At 5 pm, she settled into my car. She turned to me, “I have my shoes. Where are we walking?”

I laughed. Again, amazed at how our routine is ingrained in her body. Every Saturday and Sunday we go for a walk, then she changes into sandals and we sit on my porch, her reading the newspaper, cutting it up, taping it into a spiral bound notebook, and me reading a book. I’ve disturbed her algorithm. It’s Monday. We’re not going for a walk; we’re celebrating her birthday.

“We’re going to my house for your birthday dinner and cupcakes.”

“Whose birthday is it?”

“It’s yours, Mom.”

“Mine? Really?”

“Yes,” I smiled and clasped her hand as I drove out of the parking lot.

We sat on my porch and she unloaded the tote bag that she always has with her. Running shoes, anklet socks, Hershey’s nuggets candies in a Ziploc bag, today’s newspaper, a spiral-bound notebook, scissors, Scotch tape, felt tip pens (no tops so the color bleeds through the tote bag), a bag of pretzels, 4 pocket size packs of Kleenex, two sets of house keys, two romance novels, and a tank top.

“Mom, don’t start any projects. We’re getting ready to have dinner.”

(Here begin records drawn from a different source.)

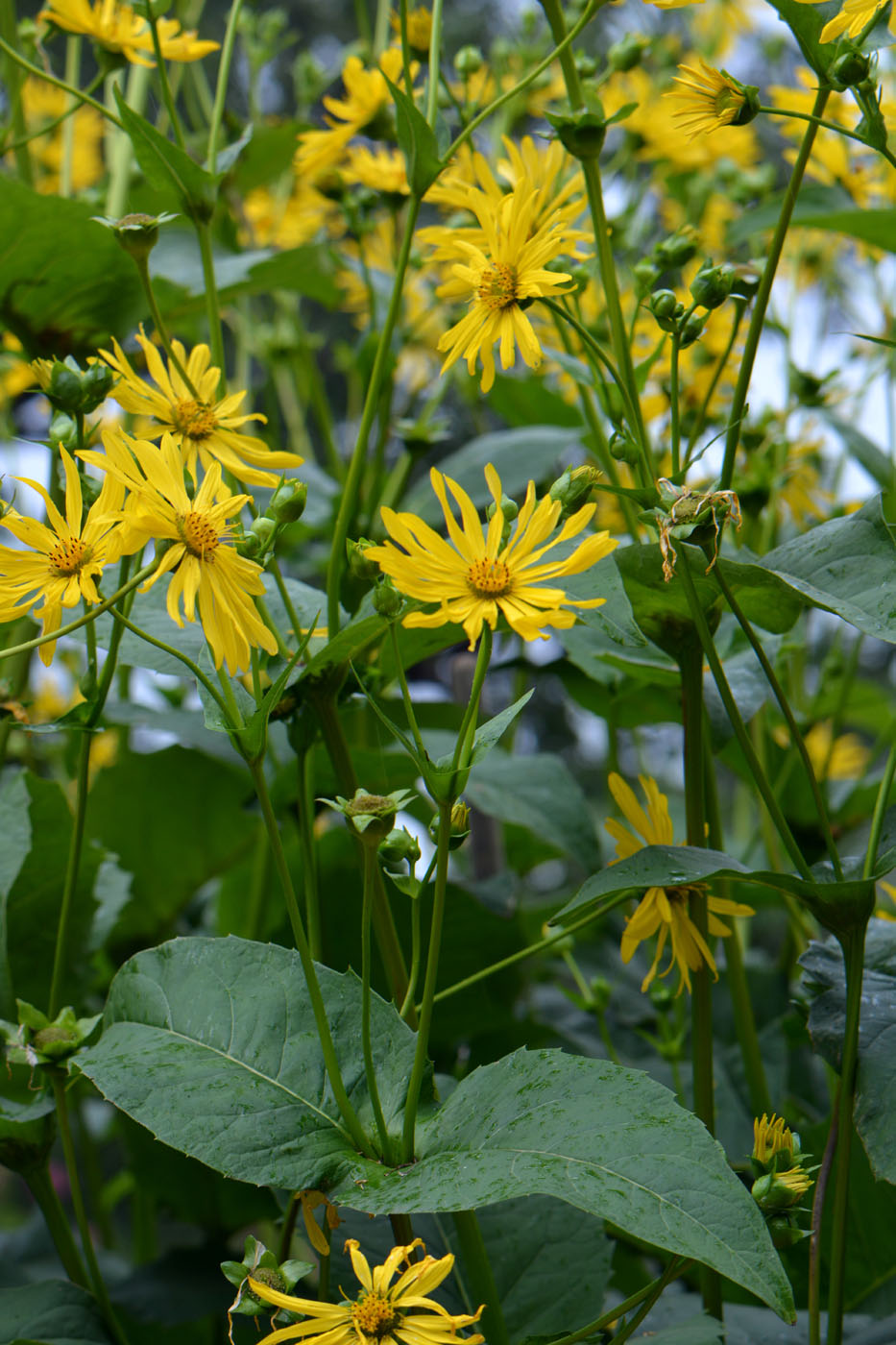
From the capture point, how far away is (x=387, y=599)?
29 cm

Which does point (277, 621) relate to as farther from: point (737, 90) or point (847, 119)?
point (847, 119)

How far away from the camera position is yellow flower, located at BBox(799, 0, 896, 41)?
317mm

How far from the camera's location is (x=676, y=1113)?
10.2 inches

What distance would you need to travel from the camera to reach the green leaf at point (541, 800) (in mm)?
489

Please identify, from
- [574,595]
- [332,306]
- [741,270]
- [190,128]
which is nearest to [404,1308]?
[574,595]

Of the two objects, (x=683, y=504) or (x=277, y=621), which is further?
(x=277, y=621)

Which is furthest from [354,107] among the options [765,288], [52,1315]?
[52,1315]

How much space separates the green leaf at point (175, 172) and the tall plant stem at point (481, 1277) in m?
0.32

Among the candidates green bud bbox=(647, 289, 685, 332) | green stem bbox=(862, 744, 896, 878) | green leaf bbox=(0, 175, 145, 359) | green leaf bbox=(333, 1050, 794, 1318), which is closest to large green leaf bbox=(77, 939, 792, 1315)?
green leaf bbox=(333, 1050, 794, 1318)

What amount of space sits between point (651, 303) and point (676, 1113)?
0.74 feet

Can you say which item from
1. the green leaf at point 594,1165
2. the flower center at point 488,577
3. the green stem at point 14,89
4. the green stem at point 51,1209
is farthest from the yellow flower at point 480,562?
the green stem at point 14,89

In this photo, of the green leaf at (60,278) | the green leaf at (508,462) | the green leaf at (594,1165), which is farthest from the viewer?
the green leaf at (508,462)

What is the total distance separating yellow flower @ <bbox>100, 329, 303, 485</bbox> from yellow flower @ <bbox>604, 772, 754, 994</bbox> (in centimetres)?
15

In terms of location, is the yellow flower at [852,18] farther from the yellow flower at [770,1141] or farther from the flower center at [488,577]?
the yellow flower at [770,1141]
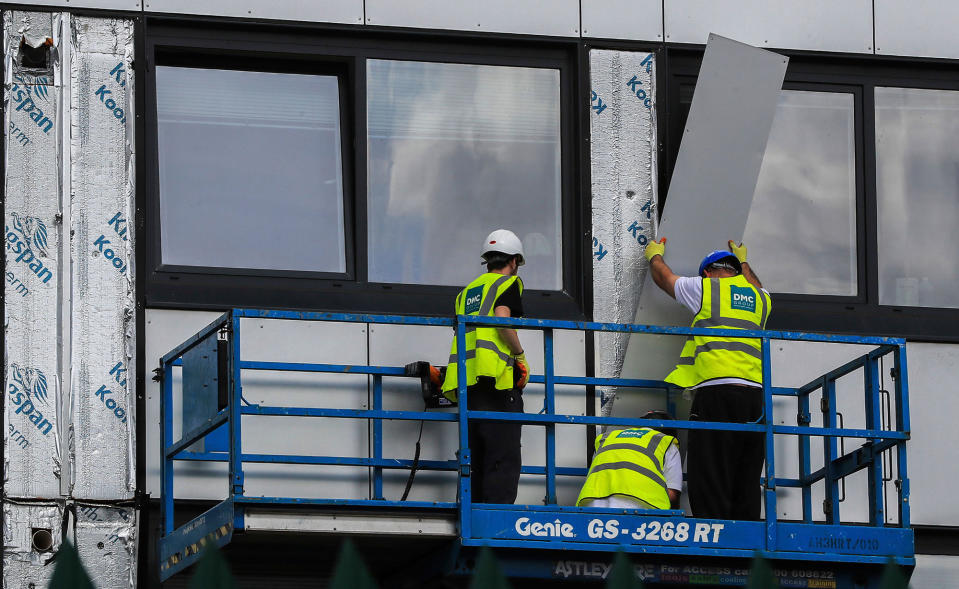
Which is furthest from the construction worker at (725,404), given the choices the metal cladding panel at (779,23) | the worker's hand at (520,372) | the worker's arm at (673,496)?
the metal cladding panel at (779,23)

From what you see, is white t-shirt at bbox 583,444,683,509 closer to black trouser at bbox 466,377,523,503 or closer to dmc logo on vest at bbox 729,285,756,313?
black trouser at bbox 466,377,523,503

“Are we going for a walk?”

“Right now we’re eating dinner. It’s your birthday, so we have a special dinner. Fried chicken, sesame greens, cucumbers from the garden, and chocolate cupcakes for dessert. We can go for a walk after dinner if you’d like.”

“Whose birthday is it?”

“It’s yours, Mom.”

“Mine? Really?”

“Really!” and I laughed.

“How old am I?”

“79.”

“Really?”

“Really.”

After dinner I FaceTime with my sister and her two children. They talk to Mom as I bring out a cupcake with lit candles. We all sing Happy Birthday, out of sync and out of tune. We tell her to make a wish and she says, “I wish I’ll live two more years.” My heart breaks and I choke back tears.

Mom opens presents, confused what they are and why she’s getting them. My sister and her children are great. They laugh with Mom, not at her. They tenderly say, “I love you, Gammy,” and we laugh and say goodbye.

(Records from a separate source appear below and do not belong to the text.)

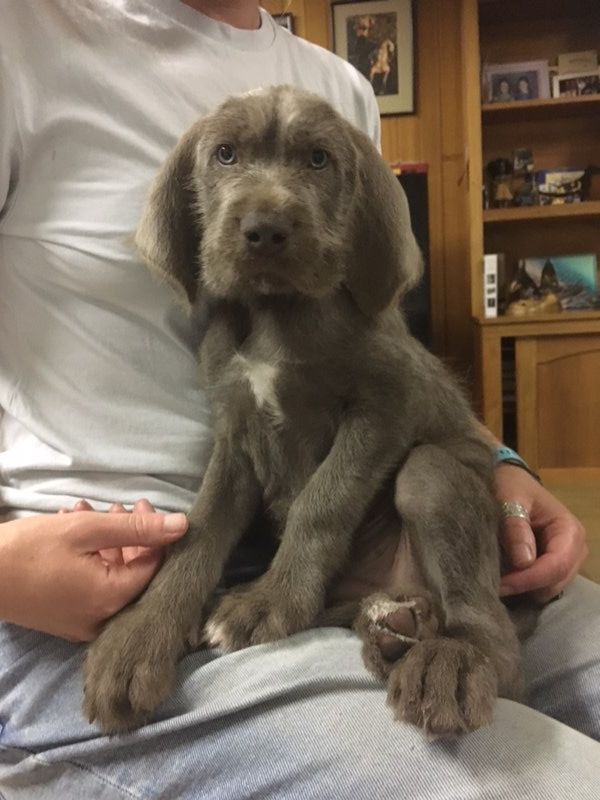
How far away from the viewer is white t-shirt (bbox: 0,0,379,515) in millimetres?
1135

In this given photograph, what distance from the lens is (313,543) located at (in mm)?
1149

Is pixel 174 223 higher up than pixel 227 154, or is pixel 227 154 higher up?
pixel 227 154

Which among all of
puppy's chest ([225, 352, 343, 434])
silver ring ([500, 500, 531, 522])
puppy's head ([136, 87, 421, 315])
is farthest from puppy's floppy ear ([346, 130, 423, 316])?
silver ring ([500, 500, 531, 522])

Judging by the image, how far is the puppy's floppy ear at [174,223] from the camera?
120cm

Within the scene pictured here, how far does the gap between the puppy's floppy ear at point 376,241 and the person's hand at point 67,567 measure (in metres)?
0.51

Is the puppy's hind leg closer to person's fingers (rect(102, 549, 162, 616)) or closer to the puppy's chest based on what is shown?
the puppy's chest

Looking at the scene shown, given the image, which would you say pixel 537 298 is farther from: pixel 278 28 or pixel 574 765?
pixel 574 765

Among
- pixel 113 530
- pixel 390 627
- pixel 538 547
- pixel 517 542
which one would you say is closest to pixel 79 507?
pixel 113 530

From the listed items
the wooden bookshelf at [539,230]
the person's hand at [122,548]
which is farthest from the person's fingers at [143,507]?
the wooden bookshelf at [539,230]

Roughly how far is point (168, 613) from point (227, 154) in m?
0.73

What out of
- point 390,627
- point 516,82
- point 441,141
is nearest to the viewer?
point 390,627

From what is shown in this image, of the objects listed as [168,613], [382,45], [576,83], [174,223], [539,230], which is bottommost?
[168,613]

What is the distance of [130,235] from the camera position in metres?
1.22

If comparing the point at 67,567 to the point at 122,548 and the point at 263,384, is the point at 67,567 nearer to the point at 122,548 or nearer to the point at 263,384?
the point at 122,548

Mom eats the cupcake – her favorite, chocolate cake with vanilla icing. She again asks whose birthday it is. I tell her it’s hers. I wonder if I could have made my favorite cupcake, vanilla cake with vanilla icing, and if she would have noticed.

I take her home and sign her back in. She waves at everyone sitting in the rocking chairs outside, in the lobby watching tv, saying, “Today’s my birthday!”

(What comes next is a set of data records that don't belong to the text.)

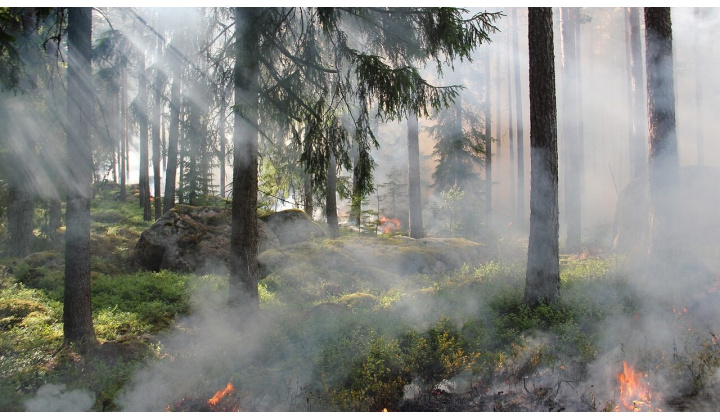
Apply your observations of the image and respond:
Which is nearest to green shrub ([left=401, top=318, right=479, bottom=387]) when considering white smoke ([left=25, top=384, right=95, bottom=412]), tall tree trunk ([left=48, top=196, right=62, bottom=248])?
white smoke ([left=25, top=384, right=95, bottom=412])

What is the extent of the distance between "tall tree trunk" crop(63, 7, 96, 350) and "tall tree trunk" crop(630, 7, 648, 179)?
17.3 metres

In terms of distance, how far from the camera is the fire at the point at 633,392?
4656 mm

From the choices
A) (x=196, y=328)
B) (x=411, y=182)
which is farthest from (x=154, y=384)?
(x=411, y=182)

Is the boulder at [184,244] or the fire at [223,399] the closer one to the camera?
the fire at [223,399]

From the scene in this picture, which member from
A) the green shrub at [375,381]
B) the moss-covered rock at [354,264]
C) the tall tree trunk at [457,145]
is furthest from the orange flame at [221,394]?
the tall tree trunk at [457,145]

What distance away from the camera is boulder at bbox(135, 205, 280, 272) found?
11695mm

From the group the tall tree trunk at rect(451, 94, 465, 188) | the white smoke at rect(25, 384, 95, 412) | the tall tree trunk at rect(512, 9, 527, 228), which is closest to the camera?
the white smoke at rect(25, 384, 95, 412)

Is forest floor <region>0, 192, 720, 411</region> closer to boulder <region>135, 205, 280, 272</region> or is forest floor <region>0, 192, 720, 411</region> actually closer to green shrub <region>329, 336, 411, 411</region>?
green shrub <region>329, 336, 411, 411</region>

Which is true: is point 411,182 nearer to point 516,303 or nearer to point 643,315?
point 516,303

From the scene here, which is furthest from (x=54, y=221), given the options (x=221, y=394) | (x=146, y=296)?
(x=221, y=394)

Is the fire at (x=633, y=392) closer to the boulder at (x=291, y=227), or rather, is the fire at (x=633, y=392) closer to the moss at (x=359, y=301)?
the moss at (x=359, y=301)

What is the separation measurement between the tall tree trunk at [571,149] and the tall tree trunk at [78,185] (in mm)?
15974

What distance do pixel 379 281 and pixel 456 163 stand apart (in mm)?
14216

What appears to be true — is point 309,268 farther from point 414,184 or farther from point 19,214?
point 19,214
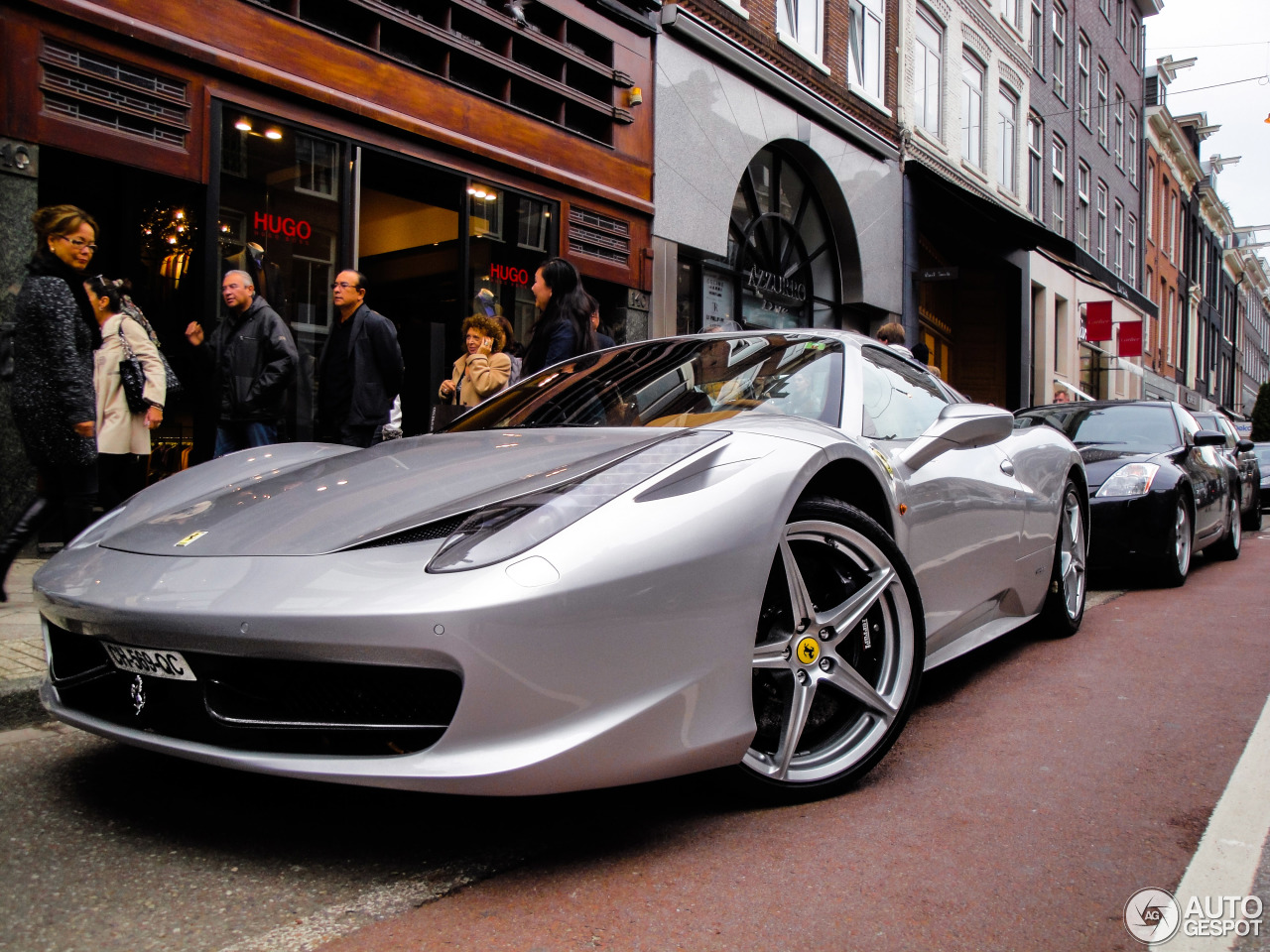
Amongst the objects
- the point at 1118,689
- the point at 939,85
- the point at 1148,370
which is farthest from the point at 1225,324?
the point at 1118,689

Mom and I, masked up, outside my house, on her birthday.

August

Katydids, day and night, chirping back and forth, back and forth, occasional soloist, an intoxicating rhythm.

Warm evenings that hug you as you step outside.

Endless hours on the porch swing: reading, thinking, crying, being.

Ripe tomatoes, fresh from the vine, still warm from the afternoon sun, sliced thick and carefully placed on Wonder Bread with just a smidge of Duke’s mayonnaise and several shakes of salt.

Okra blossoms, the softish of yellow, opening up in the warmth and humidity.

A cool breeze, causing a momentary shiver, a harbinger of fall weather that will be upon us soon.

Dad’s birthday. Remembering him and the gifts he shared. Missing him.